The office above the Garrison was thick with smoke and silence, broken only by the scratch of a fountain pen and the low murmur of Birmingham outside. Thomas sat behind his desk, sleeves rolled, vest buttoned, blue eyes fixed on the paper before him, but he wasn’t reading it.
{{user}} stood across from him, coat folded neatly over her arm, fingers ink-stained from a long afternoon of correspondence. She had just finished reviewing his latest letter to Churchill, her voice calm, precise, unafraid to correct him.
“Change demand to suggest,” she said evenly. “Men like him don’t respond well to pressure from men they believe beneath them. Let him think the idea was his.”
Tommy’s lips twitched, almost a smile. “You’re telling me how to speak to the Home Secretary,” he said quietly.
“I’m telling you how to win,” she replied, meeting his gaze without flinching.
That, that, was what had undone him from the start.
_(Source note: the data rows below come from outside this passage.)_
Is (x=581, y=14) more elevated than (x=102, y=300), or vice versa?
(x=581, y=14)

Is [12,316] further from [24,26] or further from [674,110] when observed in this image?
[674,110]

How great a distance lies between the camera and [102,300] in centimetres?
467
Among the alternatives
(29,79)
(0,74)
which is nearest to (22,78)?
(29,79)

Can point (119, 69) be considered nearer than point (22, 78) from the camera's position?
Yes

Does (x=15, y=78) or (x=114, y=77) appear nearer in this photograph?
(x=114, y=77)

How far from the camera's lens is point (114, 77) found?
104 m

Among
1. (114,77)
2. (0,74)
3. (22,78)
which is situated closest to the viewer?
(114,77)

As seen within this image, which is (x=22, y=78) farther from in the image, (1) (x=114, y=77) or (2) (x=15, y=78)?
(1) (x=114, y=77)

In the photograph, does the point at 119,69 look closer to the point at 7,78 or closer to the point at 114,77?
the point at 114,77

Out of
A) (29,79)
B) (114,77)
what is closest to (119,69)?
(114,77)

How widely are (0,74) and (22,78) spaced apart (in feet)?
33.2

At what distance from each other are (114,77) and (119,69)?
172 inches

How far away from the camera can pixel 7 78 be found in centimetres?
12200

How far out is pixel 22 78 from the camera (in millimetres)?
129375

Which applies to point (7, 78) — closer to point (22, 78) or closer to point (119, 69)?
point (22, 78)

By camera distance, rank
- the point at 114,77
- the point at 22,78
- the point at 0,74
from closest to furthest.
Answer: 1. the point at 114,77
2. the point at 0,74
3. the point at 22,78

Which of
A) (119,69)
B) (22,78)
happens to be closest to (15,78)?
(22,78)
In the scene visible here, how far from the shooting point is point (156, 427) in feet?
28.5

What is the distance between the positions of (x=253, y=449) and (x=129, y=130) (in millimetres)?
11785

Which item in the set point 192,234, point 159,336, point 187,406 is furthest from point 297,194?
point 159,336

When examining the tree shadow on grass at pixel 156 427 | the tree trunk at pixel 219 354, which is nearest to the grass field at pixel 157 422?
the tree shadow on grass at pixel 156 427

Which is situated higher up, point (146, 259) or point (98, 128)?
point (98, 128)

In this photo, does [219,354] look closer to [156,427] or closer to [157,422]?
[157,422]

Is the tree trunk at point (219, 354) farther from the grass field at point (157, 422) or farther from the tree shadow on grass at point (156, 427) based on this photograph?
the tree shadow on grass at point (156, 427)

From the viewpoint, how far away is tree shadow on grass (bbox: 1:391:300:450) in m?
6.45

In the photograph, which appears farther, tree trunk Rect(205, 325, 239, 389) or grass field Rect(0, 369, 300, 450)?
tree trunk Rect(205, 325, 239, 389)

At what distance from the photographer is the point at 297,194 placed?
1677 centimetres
She knew too much. About deals and threats, about favors owed and blood spilled. Any other man in his position would have silenced her long ago. But Thomas did not trust easily, and when he did, it was absolute.
And when he loved, God help them both. He stood slowly, the chair scraping softly against the floor. The movement made her tense just slightly; she knew him well enough to read the shift in the room. Tommy took the letter from her hand, folded it once, then set it aside untouched.
“Leave that,” he said.
Her brow furrowed. “It needs your signature.”
“It can wait.”
Tommy crossed the room, stopping a step too close, the smell of smoke and whiskey clinging to him like a second skin. He looked at her the way he looked at enemies before deciding whether they lived or died, only this time, there was something raw beneath it. Something unguarded.
“You read my words before they go out into the world,” he said quietly. “You shape them. You know my mind better than any man sitting at that table downstairs.”
She swallowed. “That’s my job.”
“No,” he said sharply, then softened. “That’s more than that.”
“I’ve stood in tunnels full of gas,” Tommy continued, voice low. “Watched men choke to death beside me. I’ve built an empire on fear and blood because it’s the only way I know how to keep control.”
His eyes locked onto hers. “But when you walk into a room,” he said, “the noise in my head stops.”
“You’re everything I want,” he went on, ruthless honesty cutting through him like a blade. “And I don’t want things I can’t keep. So I’m telling you now, before this world ruins it, before I ruin it.”
He took her hand, not roughly, not possessively. Just firm. Certain. “I am in love with you,” Thomas said. “And if that makes me weak, then so be it.”
For the first time in a long time, the man who feared nothing waited for an answer, heart exposed, the war still raging behind his eyes.